Monday, July 22, 2019

Ukraine's Servant of the People Captures Parliament

There were parliamentary elections in Ukraine yesterday. The new Servant of the People Party, named after president Volodymyr Zelensky's sitcom, appears to have won an outright majority, currently projected at 246-249 seats out of 424 seats. The pro-Russian Opposition Platform is running a distant second; Poroshenko's European Solidarity third; Yulia Tymoshenko's Fatherland fourth; and a new party, Voice, led by Ukrainian rocker Svyatoslav Vakarchuk, was last.

Turnout at just under 50% was about on par with the 2018 U.S. midterms.

What's interesting to me is how dour and elliptical the coverage in The New York Times has been of the Zelensky phenomenom. The dispatch by Ivan Nechepurenko, "In Ukraine Snap Elections, New President Aims to Consolidate Power," makes nary a mention of what Servant of the People actually promises to deliver, and that's a peace deal with the separatist eastern part of the country.

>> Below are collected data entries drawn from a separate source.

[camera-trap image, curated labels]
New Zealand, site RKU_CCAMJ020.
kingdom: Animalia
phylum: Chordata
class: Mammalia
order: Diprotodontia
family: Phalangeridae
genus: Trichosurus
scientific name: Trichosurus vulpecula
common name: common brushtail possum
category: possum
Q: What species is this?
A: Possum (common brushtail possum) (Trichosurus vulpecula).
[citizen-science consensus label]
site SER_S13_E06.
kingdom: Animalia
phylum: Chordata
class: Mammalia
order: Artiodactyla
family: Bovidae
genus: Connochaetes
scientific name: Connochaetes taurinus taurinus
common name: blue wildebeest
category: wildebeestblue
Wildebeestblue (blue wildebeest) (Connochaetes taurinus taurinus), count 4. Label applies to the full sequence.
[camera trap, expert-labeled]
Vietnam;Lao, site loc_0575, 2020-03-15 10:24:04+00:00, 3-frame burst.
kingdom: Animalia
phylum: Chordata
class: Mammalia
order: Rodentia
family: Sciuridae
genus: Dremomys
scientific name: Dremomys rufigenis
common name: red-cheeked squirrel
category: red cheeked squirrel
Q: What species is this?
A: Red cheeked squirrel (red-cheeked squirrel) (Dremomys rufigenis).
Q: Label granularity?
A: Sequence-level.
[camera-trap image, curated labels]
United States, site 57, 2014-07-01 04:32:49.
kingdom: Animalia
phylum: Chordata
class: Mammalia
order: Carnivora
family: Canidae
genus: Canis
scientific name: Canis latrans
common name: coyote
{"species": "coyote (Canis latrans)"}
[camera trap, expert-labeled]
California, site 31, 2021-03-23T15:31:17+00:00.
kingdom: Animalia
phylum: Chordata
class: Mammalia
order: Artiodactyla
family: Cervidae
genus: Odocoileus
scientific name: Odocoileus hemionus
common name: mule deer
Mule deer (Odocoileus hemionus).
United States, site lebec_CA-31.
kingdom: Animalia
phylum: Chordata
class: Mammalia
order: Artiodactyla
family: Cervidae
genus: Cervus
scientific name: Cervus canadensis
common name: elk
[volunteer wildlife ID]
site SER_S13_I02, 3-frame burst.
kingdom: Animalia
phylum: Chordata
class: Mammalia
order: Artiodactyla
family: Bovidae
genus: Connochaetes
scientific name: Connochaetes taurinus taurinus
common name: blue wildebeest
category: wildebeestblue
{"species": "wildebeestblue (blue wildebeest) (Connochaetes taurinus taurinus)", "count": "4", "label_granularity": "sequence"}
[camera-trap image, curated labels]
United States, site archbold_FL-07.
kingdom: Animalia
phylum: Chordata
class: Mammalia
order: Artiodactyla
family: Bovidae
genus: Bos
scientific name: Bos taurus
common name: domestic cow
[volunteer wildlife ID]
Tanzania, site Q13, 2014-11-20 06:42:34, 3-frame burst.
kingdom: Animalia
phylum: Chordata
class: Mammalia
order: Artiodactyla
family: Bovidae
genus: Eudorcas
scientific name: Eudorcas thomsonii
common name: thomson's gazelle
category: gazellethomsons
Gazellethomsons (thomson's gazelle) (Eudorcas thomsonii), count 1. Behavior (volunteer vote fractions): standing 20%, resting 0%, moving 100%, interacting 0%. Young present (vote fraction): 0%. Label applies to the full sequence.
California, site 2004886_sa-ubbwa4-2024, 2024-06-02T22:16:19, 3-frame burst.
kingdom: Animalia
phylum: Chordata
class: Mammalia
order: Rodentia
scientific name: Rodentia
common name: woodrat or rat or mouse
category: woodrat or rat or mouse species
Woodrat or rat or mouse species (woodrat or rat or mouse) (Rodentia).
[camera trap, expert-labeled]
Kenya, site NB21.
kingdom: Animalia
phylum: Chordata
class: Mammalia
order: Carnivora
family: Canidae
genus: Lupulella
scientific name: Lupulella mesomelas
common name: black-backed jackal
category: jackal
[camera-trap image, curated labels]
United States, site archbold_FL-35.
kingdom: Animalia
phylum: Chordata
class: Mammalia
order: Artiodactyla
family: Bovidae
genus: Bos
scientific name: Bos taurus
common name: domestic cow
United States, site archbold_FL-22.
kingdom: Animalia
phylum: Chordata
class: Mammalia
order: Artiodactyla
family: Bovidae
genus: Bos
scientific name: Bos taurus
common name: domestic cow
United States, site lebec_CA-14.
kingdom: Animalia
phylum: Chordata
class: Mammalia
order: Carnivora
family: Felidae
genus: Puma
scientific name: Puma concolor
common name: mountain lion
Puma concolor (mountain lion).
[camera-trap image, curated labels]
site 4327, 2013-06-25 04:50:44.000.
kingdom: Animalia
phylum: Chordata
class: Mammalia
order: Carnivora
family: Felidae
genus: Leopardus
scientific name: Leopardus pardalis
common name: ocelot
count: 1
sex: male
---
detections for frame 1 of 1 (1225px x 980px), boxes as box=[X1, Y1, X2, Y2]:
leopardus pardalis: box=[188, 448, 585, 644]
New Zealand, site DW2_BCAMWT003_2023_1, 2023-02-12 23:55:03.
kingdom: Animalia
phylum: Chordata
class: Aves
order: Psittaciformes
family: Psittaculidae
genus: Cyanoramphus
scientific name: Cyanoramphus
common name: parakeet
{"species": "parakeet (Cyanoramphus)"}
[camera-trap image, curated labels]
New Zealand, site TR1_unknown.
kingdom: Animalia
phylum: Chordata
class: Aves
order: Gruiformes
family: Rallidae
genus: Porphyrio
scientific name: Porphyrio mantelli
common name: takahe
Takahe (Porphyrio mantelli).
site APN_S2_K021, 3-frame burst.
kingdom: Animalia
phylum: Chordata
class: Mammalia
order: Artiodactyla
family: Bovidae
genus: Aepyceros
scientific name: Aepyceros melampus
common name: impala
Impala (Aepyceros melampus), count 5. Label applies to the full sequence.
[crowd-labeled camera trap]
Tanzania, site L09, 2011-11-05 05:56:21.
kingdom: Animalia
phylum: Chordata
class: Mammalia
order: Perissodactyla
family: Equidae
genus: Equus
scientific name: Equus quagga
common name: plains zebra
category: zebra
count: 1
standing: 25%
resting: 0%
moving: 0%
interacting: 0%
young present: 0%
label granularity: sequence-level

The Reuters story is much better in this regard in that it actually identifies what Servant of the People stands for: greater investment by the West, along with greater integration with NATO and the EU; anti-corruption; and peace:
Since defeating Poroshenko by a landslide in April’s presidential race, Zelenskiy has promised to keep Ukraine on a pro-Western course and seek a new aid-for-reforms program with the International Monetary Fund.
He has also pledged to find a lasting peace in eastern Ukraine’s Donbass region, where war between Kiev’s forces and Russian-backed armed separatists has killed 13,000 in five years since Moscow’s annexation of Ukraine’s Crimea peninsula in 2014.
His back-to-back election victories “create the necessary support for the newly elected president to implement much-needed and long-delayed reforms,” a note by Citi said.
Markets welcomed the prospect of a period of political stability, with some of Ukraine’s dollar-denominated sovereign bonds rising to their highest since early 2018.
[snip]
Zelenskiy will now have to manage the high expectations that his large mandate has generated.
A pre-election survey by the Washington-based National Democratic Institute said 45% of voters expected Zelenskiy to negotiate a peace in the Donbass within 12 months — the biggest single priority among voters.
But 57% would not accept peace at the cost of allowing Crimea to become a recognized part of Russia — something Moscow is likely to insist on — and 62% would not accept peace if Donbass did not return to Kiev’s full control.
More than half of respondents also expected Ukraine to be a member of the European Union by 2030.
This smells like a push poll. The New York Times has downplayed Zelensky because Washington wants Ukraine as an anti-Russian warfare state. Period. End of story. Peaceful integration with the European Union is not the point. (Remember "Fuck the EU!")

Let's hope Zelensky can deliver peace in a year. It would be an enormous win for people power.